## Begin Input

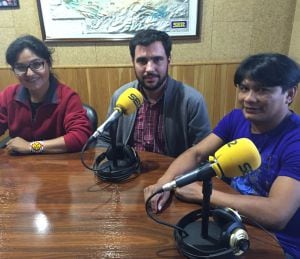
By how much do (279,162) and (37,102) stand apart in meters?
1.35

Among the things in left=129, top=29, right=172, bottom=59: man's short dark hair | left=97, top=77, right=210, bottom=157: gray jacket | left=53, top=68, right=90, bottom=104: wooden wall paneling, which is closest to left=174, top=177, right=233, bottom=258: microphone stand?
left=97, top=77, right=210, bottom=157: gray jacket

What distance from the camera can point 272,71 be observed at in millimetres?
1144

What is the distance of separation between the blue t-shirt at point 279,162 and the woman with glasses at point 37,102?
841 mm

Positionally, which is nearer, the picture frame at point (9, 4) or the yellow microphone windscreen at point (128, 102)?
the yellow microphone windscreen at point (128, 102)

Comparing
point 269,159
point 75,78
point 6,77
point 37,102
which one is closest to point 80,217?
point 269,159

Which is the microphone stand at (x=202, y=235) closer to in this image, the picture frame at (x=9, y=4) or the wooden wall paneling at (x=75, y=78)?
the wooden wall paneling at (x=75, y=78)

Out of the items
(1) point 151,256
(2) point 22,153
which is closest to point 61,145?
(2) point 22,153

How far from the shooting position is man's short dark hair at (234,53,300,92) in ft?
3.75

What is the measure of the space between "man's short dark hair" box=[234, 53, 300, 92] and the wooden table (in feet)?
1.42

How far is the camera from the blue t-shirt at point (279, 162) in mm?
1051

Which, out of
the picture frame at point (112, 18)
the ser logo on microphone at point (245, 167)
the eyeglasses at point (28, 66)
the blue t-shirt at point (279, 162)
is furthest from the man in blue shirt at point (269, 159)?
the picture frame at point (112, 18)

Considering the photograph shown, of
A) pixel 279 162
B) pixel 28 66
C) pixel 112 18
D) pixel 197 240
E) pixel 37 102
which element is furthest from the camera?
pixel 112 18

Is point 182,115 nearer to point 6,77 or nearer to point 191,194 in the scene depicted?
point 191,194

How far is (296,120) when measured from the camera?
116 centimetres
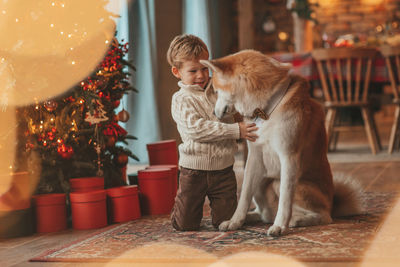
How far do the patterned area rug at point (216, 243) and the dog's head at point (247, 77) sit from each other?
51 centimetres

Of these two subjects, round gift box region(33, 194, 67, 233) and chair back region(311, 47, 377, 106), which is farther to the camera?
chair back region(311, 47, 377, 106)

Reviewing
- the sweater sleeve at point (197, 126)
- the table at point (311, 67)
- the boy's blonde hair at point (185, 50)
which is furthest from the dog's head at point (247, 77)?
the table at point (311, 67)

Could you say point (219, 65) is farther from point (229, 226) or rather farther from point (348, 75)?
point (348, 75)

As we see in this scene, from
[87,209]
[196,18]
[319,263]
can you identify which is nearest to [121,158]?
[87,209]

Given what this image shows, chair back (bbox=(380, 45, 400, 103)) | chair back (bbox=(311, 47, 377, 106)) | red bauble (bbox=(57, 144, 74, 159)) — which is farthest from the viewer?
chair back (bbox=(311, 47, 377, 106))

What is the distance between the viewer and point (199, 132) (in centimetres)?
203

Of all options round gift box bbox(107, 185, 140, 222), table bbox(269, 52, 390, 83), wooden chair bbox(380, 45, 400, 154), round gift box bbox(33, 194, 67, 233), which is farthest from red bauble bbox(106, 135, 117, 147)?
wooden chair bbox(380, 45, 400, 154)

## End Input

*Exercise directions:* Convert the records above into a JSON list of strings, one string per line and no blank lines. Omit the pictures.

*Response:*
[
  "By how much do (279,162) and (37,102) stand apart in meters?",
  "1.35",
  "Among the things in left=129, top=29, right=172, bottom=59: man's short dark hair | left=97, top=77, right=210, bottom=157: gray jacket | left=53, top=68, right=90, bottom=104: wooden wall paneling, which is closest to left=174, top=177, right=233, bottom=258: microphone stand?",
  "left=97, top=77, right=210, bottom=157: gray jacket",
  "What distance from the camera can point 272,71 be observed at in millimetres?",
  "1144",
  "What is the distance of separation between the blue t-shirt at point 279,162 and the woman with glasses at point 37,102?",
  "841 mm",
  "Positionally, which is nearer, the picture frame at point (9, 4) or the yellow microphone windscreen at point (128, 102)?",
  "the yellow microphone windscreen at point (128, 102)",
  "Comparing",
  "point 269,159",
  "point 75,78",
  "point 6,77",
  "point 37,102",
  "which one is closest to point 80,217?",
  "point 269,159",
  "Which is the microphone stand at (x=202, y=235) closer to in this image, the picture frame at (x=9, y=4) or the wooden wall paneling at (x=75, y=78)?",
  "the wooden wall paneling at (x=75, y=78)",
  "Out of the items",
  "(1) point 151,256",
  "(2) point 22,153",
  "which is closest to point 61,145?",
  "(2) point 22,153",
  "How far from the shooting position is man's short dark hair at (234,53,300,92) in ft?",
  "3.75",
  "What is the measure of the space between \"man's short dark hair\" box=[234, 53, 300, 92] and the wooden table (in feet)?",
  "1.42",
  "How far is the camera from the blue t-shirt at point (279, 162) in mm?",
  "1051",
  "Which, out of",
  "the picture frame at point (112, 18)",
  "the ser logo on microphone at point (245, 167)",
  "the eyeglasses at point (28, 66)",
  "the blue t-shirt at point (279, 162)",
  "is furthest from the man in blue shirt at point (269, 159)?",
  "the picture frame at point (112, 18)",
  "Considering the photograph shown, of",
  "A) pixel 279 162",
  "B) pixel 28 66",
  "C) pixel 112 18",
  "D) pixel 197 240",
  "E) pixel 37 102",
  "which element is furthest from the camera?",
  "pixel 112 18",
  "Is point 182,115 nearer to point 6,77 or nearer to point 191,194 in the scene depicted?",
  "point 191,194",
  "How far is (296,120) when measured from the camera?",
  "116 centimetres",
  "How far do the patterned area rug at point (216, 243) and the dog's head at point (247, 77) sit from each other?",
  "51 centimetres",
  "Of these two subjects, round gift box region(33, 194, 67, 233) and chair back region(311, 47, 377, 106), which is farther to the camera?",
  "chair back region(311, 47, 377, 106)",
  "Reviewing",
  "- the sweater sleeve at point (197, 126)",
  "- the table at point (311, 67)",
  "- the boy's blonde hair at point (185, 50)",
  "which is furthest from the dog's head at point (247, 77)?",
  "the table at point (311, 67)",
  "Could you say point (219, 65) is farther from point (229, 226) or rather farther from point (348, 75)?",
  "point (348, 75)",
  "As we see in this scene, from",
  "[87,209]",
  "[196,18]",
  "[319,263]",
  "can you identify which is nearest to [121,158]?",
  "[87,209]",
  "Given what this image shows, chair back (bbox=(380, 45, 400, 103)) | chair back (bbox=(311, 47, 377, 106)) | red bauble (bbox=(57, 144, 74, 159)) — which is farthest from the viewer?",
  "chair back (bbox=(311, 47, 377, 106))",
  "What is the distance between the viewer and point (199, 132) (in centimetres)?",
  "203",
  "Of all options round gift box bbox(107, 185, 140, 222), table bbox(269, 52, 390, 83), wooden chair bbox(380, 45, 400, 154), round gift box bbox(33, 194, 67, 233), which is farthest from red bauble bbox(106, 135, 117, 147)?",
  "wooden chair bbox(380, 45, 400, 154)"
]